Data entries.
** BEGIN **

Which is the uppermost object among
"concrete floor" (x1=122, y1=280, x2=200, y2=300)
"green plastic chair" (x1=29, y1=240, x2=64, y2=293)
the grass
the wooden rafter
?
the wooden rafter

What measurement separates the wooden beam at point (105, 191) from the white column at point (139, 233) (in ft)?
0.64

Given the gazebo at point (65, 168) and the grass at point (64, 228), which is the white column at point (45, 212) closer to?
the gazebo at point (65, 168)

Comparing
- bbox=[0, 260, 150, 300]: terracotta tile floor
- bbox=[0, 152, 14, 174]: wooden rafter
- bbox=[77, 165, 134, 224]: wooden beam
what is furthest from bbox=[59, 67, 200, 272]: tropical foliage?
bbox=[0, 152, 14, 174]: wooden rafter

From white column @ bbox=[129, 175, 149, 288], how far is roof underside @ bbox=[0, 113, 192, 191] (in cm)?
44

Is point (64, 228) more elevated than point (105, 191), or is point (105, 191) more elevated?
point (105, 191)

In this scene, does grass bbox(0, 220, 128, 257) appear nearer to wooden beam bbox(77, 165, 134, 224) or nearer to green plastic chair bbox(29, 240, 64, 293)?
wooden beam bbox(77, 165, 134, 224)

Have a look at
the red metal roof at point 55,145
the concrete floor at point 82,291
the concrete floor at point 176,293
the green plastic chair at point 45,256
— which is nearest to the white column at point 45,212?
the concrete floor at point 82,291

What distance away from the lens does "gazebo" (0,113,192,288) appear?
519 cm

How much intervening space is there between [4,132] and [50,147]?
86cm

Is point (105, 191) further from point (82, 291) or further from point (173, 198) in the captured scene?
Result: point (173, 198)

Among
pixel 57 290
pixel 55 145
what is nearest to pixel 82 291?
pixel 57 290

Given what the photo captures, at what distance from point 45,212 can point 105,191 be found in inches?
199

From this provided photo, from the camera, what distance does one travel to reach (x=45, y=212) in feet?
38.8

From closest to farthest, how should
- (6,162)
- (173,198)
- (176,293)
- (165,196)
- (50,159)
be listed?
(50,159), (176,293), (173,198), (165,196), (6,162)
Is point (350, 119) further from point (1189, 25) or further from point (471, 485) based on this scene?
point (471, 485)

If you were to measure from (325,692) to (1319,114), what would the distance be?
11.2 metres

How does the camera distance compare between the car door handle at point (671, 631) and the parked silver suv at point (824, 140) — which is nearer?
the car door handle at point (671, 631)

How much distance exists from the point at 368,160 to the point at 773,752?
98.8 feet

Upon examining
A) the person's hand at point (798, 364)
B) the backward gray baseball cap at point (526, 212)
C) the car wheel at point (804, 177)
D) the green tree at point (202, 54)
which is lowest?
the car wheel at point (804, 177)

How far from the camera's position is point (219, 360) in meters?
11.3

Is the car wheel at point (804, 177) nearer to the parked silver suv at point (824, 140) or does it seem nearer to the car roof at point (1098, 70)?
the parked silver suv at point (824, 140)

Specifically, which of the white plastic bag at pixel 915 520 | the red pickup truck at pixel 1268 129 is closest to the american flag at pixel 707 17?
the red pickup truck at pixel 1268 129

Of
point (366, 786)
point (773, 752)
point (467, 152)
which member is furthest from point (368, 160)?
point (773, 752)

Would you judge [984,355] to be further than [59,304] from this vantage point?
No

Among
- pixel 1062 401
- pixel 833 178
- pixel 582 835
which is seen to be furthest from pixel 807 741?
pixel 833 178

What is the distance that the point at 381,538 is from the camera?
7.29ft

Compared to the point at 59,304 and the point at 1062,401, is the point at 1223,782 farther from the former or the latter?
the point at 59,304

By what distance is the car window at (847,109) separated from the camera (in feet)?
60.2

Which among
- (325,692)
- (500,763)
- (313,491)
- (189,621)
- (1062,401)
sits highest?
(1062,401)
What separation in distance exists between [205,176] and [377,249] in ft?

** END **

Rewrite the material from the line containing "Compared to the" through the end of the material, changing "camera" to "lens" and leaving everything else as it is.

REPLY.
Compared to the point at 59,304 and the point at 1062,401, is the point at 1223,782 farther from the former or the latter?
the point at 59,304

By what distance is the car window at (847,109) separated from the lens (in feet)?
60.2

Which among
- (325,692)
- (500,763)
- (313,491)
- (189,621)
- (1062,401)
sits highest?
(1062,401)
What separation in distance exists between [205,176] and [377,249] in ft?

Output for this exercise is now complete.